The research team assessed adherence to PA guidelines using both objective and subjective measures. Physical activity was measured objectively over seven days in 72 participants using an Actigraph accelerometer, and subjectively using the International Physical Activity Questionnaire (IPAQ). Perceived barriers to activity were assessed using the Barriers to Physical Activity in Diabetes scale. Researchers also determined the influence of physical activity on HbA1c (a common measure of diabetes control) as well as risk factors for cardiovascular disease.
KEY FINDINGS
Mary Finn, School of Medicine, Trinity College Dublin, Department of Nutrition and Dietetics, Tallaght University Hospital and Department of Endocrinology Tallaght University Hospital, and senior author said:
Physical activity is a crucial cornerstone of health for those with type 1 diabetes, and this study highlighted that most patients are not meeting the recommended exercise goals. Safely correcting this deficit will require a concerted effort. Healthcare professionals must offer more support and education to help these individuals increase their exercise levels without increasing the risk of exercise-induced hypoglycaemia. Our study results highlight practical gaps that need to be addressed through appropriate education on the impact of exercise on glucose variability and implementation of strategies to avoid exercise-induced hypoglycaemia. One educational strategy is the development of targeted online resources and factsheets. Patients could also be directed to the growing number of platforms for accurate information and advice (some examples: www.EXTOD.org, www.Runsweet.org and www.JDRF.org.uk).

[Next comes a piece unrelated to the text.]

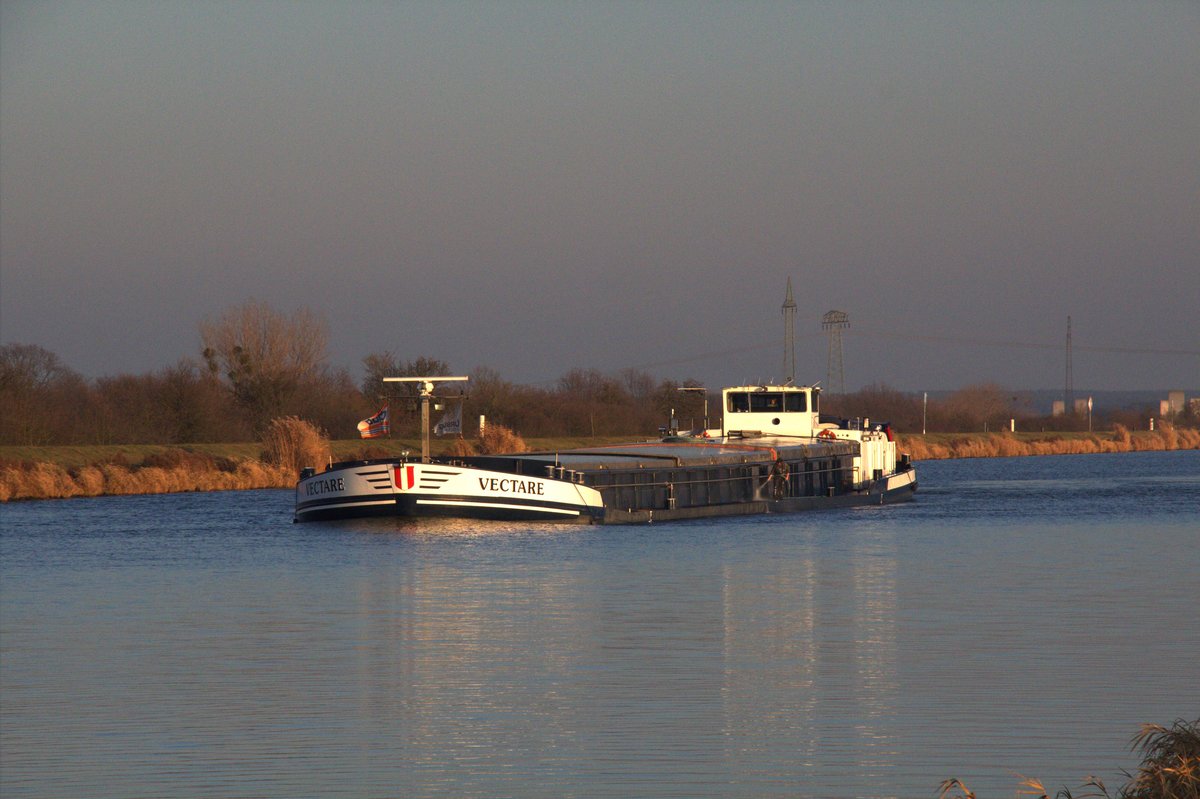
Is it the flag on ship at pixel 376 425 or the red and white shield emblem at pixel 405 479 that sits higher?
the flag on ship at pixel 376 425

Physical activity is a crucial cornerstone of health for those with type 1 diabetes, and this study highlighted that most patients are not meeting the recommended exercise goals. Safely correcting this deficit will require a concerted effort.
Healthcare professionals must offer more support and education to help these individuals increase their exercise levels without increasing the risk of exercise-induced hypoglycaemia.
Our study results highlight practical gaps that need to be addressed through appropriate education on the impact of exercise on glucose variability and implementation of strategies to avoid exercise-induced hypoglycaemia.
One educational strategy is the development of targeted online resources and factsheets. Patients could also be directed to the growing number of platforms for accurate information and advice (some examples: www.EXTOD.org, www.Runsweet.org and www.JDRF.org.uk).
Technology is also likely to offer a solution and individuals should be encouraged to use wearable fitness tracking devices to monitor and validate their level of activity. Medical devices including Continuous Glucose Monitors and closed-loop systems should also be encouraged to increase ‘time in range’, i.e. the percentage of time that individuals are within normal blood sugar range. These appliances are also valuable in preventing potentially dangerous exercise-induced hypoglycaemia and can therefore increase patient safety whilst providing considerable reassurance while exercising. Mary described some future planned work:
As part of my master’s study we developed a type 1 diabetes app to provide support and education regarding exercising with type 1 diabetes, and we plan to launch this app in due course.
The paper: Adherence to physical activity recommendations and barriers to physical activity participation amongst adults with Type 1 diabetes, is open access and can be freely downloaded here: https://link.springer.com/article/10.1007/s11845-021-02741-w
This research was funded by the Meath Foundation of Tallaght University Hospital.